As I have noted, when the plaintiff saw Professor Dennerstein on 22 July 2014, he told Professor Dennerstein that he did not have any pre-existing psychological issues, and that he was engaged in gainful employment in his own business until 19 April. Based on that information, and on her assessment of the plaintiff clinically, Professor Dennerstein concluded that the plaintiff suffered post-traumatic stress disorder (PTSD), and that he also had developed a major depressive disorder that was in partial remission. In her second report dated 26 March 2015, Professor Dennerstein expressed similar conclusions, save that she noted that there seemed to have been some improvement in the level of depression. When she gave evidence, Professor Dennerstein was told, for the first time, of the plaintiff’s lack of interest in his work, and of his other psychological problems, before 19 April 2011. Based on that new information, she considered that the plaintiff would have had a fairly longstanding significant depressive disorder before the events of 19 April. She said that by the time she saw the plaintiff in March 2015, most of his symptoms related to PTSD, and not to the major depressive disorder. She was of the view that the PTSD was permanent, although there may be some improvement in the future.

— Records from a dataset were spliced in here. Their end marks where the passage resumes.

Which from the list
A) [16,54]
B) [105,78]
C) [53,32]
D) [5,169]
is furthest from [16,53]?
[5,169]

Professor Dennerstein’s conclusion, that the plaintiff suffered from PTSD, is dependent on the plaintiff’s version of the events of 19 April, and also on the description of the symptoms given by him to Professor Dennerstein. I have already rejected the plaintiff’s version of the events. In addition, it is clear that he did not tell Professor Dennerstein the truth when he related his previous history to her. Those matters make it most difficult, if not impossible, for me to express any useful view concerning the conclusions formed by Professor Dennerstein. It is for those reasons that I do not express any conclusion, or make any further findings, concerning the injuries alleged by the plaintiff.
Summary of conclusions
For the reasons that I stated above, I am satisfied that the three police defendants each acted lawfully in arresting and detaining the plaintiff from 10:30pm on 19 April 2011 until he was brought before a bail justice at 3:48pm on 20 April. In particular, I have reached the following conclusions:
(1)I am satisfied that the police defendants believed, on reasonable grounds, that the plaintiff had breached the interim intervention order obtained against him by Antoinette Gerada, and therefore the police defendants were entitled to arrest the plaintiff, without warrant, pursuant to s 124 of the Family Violence Protection Act 2008.
(2)I am satisfied that when the police defendants arrested the plaintiff at his home at 154 High Street, Violet Town, Sergeant Trebilcock told him sufficiently of the fact of his arrest, and of the reason for his arrest.
(3)I am satisfied that each of the three police defendants did not use unnecessary and disproportionate force in effecting the arrest of the plaintiff.
(4)I am satisfied that the plaintiff was brought before a bail justice within a reasonable time of having been taken into custody by the police defendants.
Based on those conclusions, the plaintiff’s claim for damages for assault and false imprisonment must fail. Accordingly, the proceeding should be dismissed.